- Born: May 7, 1987 (age 39) Texas, United States
- Height: 1.55 m (5 ft 1 in)

Gymnastics career
- Discipline: Women's artistic gymnastics
- College team: Georgia Gymdogs (2006–09)
- Training location: Athens, Georgia
- Club: Texas Dreams
- Head coach: Suzanne Yoculan

= Tiffany Tolnay =

American artistic gymnast

Tiffany Tolnay (born May 7, 1987) is a former American collegiate artistic gymnast. She was a member of the Georgia Gym Dogs from 2006 to 2009, contributing to all four of the team's consecutive National Championship wins during that time.

== Early life ==
Tolnay was born in Texas on May 7, 1987, to James, who was a member of the Arkansas Razorbacks football team and a University of Texas at Dallas graduate, and Melissa Tolnay (née Grant), also an Arkansas graduate. Her younger brother, Austin, was a UT-Dallas graduate also. On Wednesday, July 3, 2013, he was killed in an automobile accident in Decatur, Texas.
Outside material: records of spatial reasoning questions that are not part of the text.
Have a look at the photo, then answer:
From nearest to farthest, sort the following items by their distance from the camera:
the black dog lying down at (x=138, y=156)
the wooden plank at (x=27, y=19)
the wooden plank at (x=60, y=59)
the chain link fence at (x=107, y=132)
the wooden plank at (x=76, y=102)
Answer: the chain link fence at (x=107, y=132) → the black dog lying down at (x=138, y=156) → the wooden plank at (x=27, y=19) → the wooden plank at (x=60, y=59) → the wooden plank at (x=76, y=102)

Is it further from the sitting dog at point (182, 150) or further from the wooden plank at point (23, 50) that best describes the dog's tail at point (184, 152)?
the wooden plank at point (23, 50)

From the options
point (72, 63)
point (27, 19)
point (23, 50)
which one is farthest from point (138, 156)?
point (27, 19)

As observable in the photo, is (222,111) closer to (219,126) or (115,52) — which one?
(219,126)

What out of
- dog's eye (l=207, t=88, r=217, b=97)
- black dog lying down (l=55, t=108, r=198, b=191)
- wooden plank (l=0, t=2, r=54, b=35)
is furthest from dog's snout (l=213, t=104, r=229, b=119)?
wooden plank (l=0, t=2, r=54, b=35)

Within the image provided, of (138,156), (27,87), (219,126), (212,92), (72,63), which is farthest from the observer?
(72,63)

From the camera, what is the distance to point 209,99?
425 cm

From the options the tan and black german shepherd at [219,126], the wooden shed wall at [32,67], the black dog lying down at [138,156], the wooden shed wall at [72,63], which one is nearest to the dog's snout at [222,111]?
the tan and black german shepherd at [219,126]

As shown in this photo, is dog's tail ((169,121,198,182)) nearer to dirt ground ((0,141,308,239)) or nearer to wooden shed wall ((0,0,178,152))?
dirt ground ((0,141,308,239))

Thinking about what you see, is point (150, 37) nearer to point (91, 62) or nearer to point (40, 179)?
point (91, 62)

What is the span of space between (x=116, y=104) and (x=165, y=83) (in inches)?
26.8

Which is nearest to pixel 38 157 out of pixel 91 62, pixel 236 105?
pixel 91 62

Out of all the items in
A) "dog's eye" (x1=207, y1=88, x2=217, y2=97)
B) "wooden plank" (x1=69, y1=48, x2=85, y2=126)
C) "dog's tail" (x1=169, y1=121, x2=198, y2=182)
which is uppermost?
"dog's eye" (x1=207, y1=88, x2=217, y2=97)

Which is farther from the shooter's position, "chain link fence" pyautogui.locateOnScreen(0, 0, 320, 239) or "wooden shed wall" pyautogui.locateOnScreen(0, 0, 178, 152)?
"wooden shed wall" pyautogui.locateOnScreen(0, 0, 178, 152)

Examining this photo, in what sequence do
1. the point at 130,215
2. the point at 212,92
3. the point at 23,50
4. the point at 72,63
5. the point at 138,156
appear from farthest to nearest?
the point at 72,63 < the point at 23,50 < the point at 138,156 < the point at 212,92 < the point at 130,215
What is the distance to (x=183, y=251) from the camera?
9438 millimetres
He was 24 at the time.

Tolnay began gymnastics training at the age of five, in 1992.

== Gymnastics career ==

=== 2002–05: Club competitive career ===
Tolnay advanced to Level 10 for the 2002 season, following her move to the newly opened Texas Dreams Gymnastics to train under former world champion Kim Zmeskal.